* begin PAGE *

US3392092A - Activation of cryolite-alumina compositions - Google Patents

Description

United States Patent 3,392,092 ACTIVATION 0F CRYOLITE-ALUMINA COMPOSITIONS Isaac M. Diller, 38 Otter Trail, Westport, Conn. 06880 Filed Aug. 30, 1963, Ser. No. 305,768 2 Claims. (Cl. 204-67) In my copending application Ser. No. 241,895, filed Dec. 3, 1962, now US. Patent No. 3,244,604, issued Apr. 5, 1966, I have shown that it is possible, with certain brief surges of moderately high electrical energy, to so alter the nature of a cell containing cryolite and alumina in condition for the electrowinning of aluminum, that such a cell now operates at substantially lower voltage for the same production rate and permits increased production rates with much lower power penalties, to continue to do so for economically useful periods following cessation of one or a group of such surges, and that the benefits may be maintained notwithstanding any annealing of the effect by additional such surges.

I have previously shown electrodes for firing the surges entering the bath from the top. Thus I have shown firing electrodes singly or in groups, the pot or the portion of the pot which normally serves as an electrode doubling as counter electrode to the inserted electrodes. I have shown electrode pairs inserted through the top of the bath.

In the course of developing my method and apparatus, I have found that it may be advantageous to insert the firing electrodes or firing electrode pairs through the wall of the pot. Tubes or poorly conducting material are cemented into the wall and the firing conductors are passed through the tubes. The impulse source is connected to the conducting electrodes either as required or the connections are fixed and the conductors are inserted. If the tubes are emplaced horizontally, it is necessary to use a packing. I prefer to insert the tubes at an angle as shown in the drawing so as to obviate the difiicult application of packing in the hot, corrosive melt.

Other objects and features of the invention, in addition to those described above, will become apparent in the following description and claims, and in the drawings in which:

FIG. 1 is a schematic representation of a vertical section through a cell for the electrolytic reduction of aluminum and shows auxiliary electrodes extending through the walls of the cell into the interior portion of the cell, and

FIG. 2 is a schematic representation of means for providing a source of high energy surges which is connected to the auxiliary electrodes.

The advantage of using auxiliary firing electrodes in this manner is that it is not necessary to chop a hole into the crust for the insertion, inspection or refurbishing of the firing surfaces. Another advantage is that the level above the molten surfaces of deposited metal is more easily controlled. It will be appreciated that the metal and crust surface heights are not static.

With this improvement, it is more convenient to install the auxiliary firing electrodes so that they are out of the way, so that they are emplaced for long periods, and so that they are easily engaged by corresponding terminals of a stationary or mobile surge generator. For this purpose, it is preferred to use conductors which are capable of long contact with the corrosive cryolite-alumina-aluminum containing bath. The capability of refractory hard metals particularly titanium diboride and zirconium diboride to withstand such contact is known. As low voltage electrolyzing anodes, they would be too costly and current efficiency would suffer. I have used them successfully as auxiliary high tension anodes for my activation 3,392,092 Patented July 9, 1968 process. The anodic wear is very small being the equivalent of but a few seconds of use as low voltage anodes and, when my process is more effectively applied, the reuse of the high tension is not required more often than hours to days apart.

* end PAGE *
* begin EXCERPTED DATA *

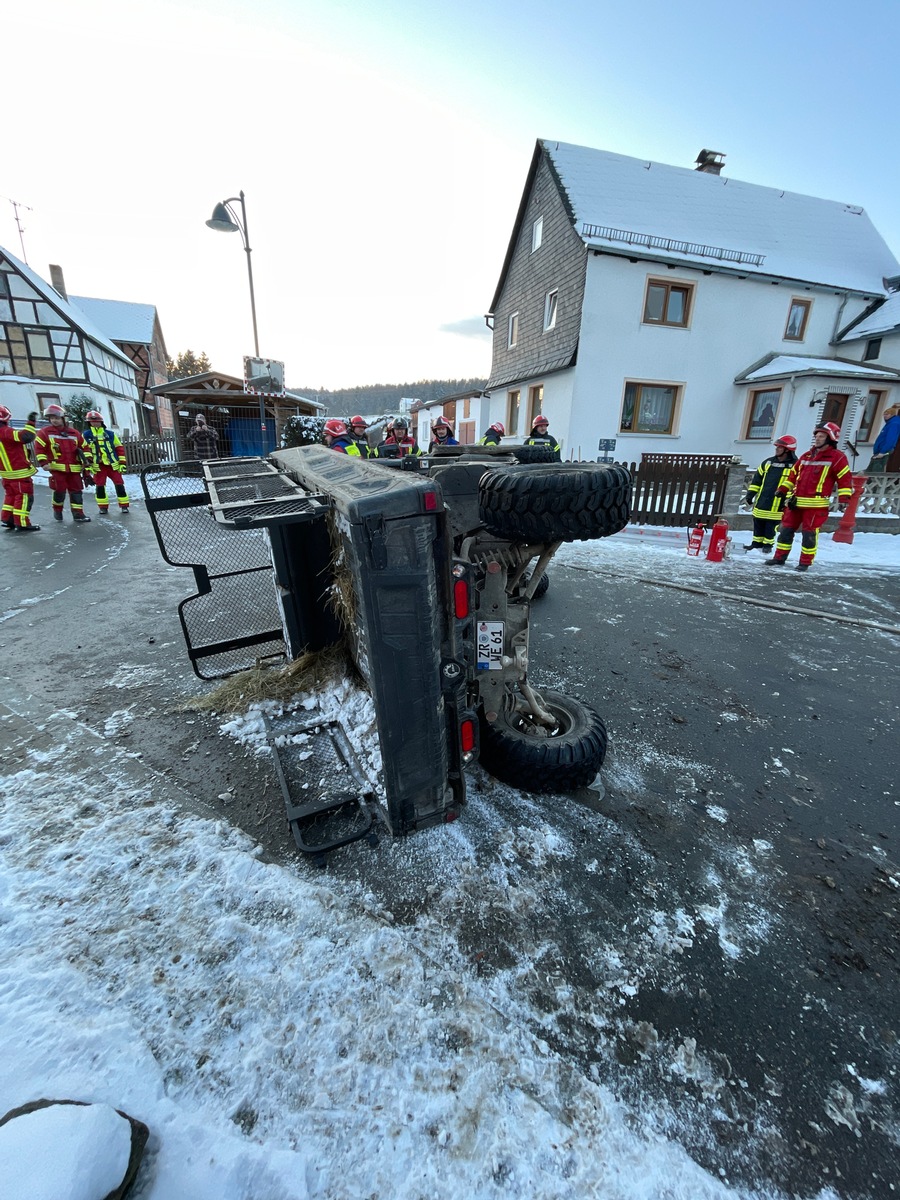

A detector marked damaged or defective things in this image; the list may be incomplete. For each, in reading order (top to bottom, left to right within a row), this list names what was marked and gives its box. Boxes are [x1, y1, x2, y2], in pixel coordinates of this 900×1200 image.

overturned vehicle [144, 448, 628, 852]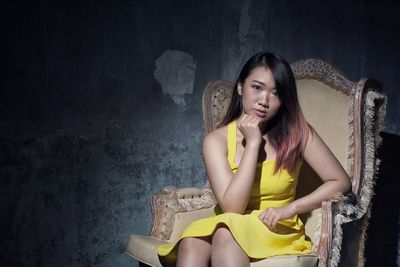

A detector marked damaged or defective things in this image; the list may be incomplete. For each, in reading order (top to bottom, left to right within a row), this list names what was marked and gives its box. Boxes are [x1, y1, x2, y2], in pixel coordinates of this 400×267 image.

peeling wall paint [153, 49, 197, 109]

* end EXCERPTED DATA *
* begin EXCERPTED DATA *

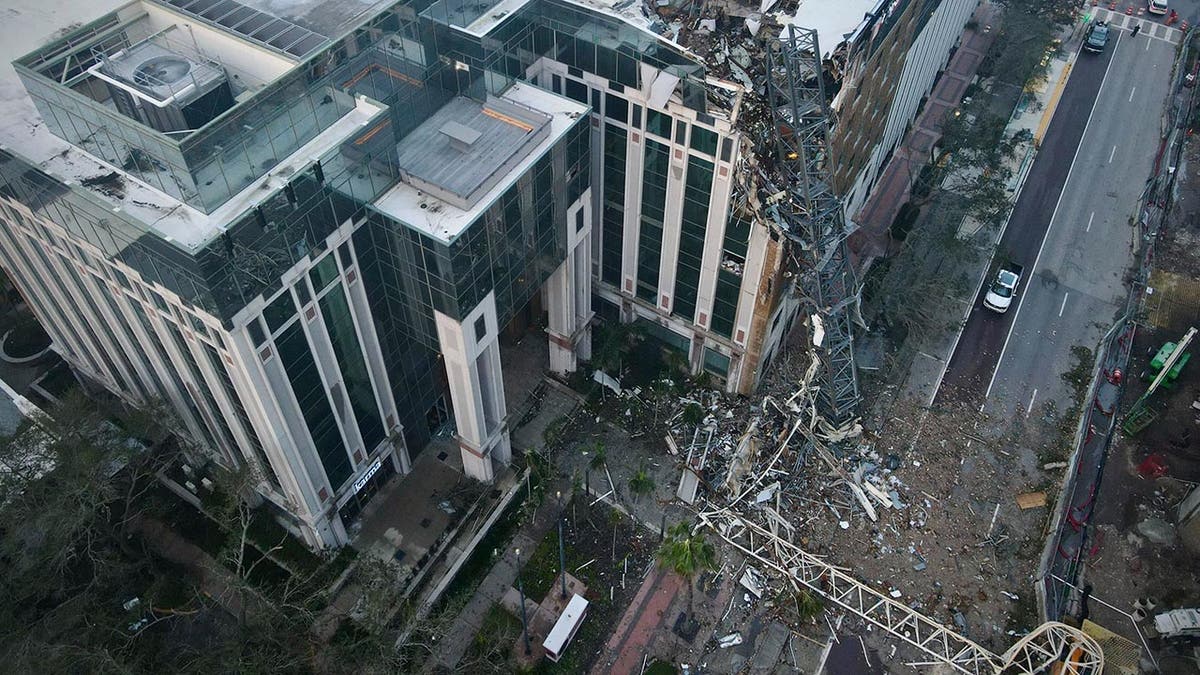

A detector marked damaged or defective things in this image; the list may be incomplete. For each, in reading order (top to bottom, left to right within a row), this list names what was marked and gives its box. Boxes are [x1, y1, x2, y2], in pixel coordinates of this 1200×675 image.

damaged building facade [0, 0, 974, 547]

* end EXCERPTED DATA *

* _WHAT IS ASKED_
a) In the patent, why is it preferred to insert the tubes at an angle rather than horizontally?
b) List every calendar date given in the patent.
c) Write out the stretch of the patent from "I have previously" through "of the bath.".
Rely only on the patent text, not the material.

* _EXERCISE RESPONSES_
a) It avoids the difficult application of packing in the hot, corrosive melt.

b)
- Aug. 30, 1963
- Dec. 3, 1962
- Apr. 5, 1966
- July 9, 1968

c)
I have previously shown electrodes for firing the surges entering the bath from the top. Thus I have shown firing electrodes singly or in groups, the pot or the portion of the pot which normally serves as an electrode doubling as counter electrode to the inserted electrodes. I have shown electrode pairs inserted through the top of the bath.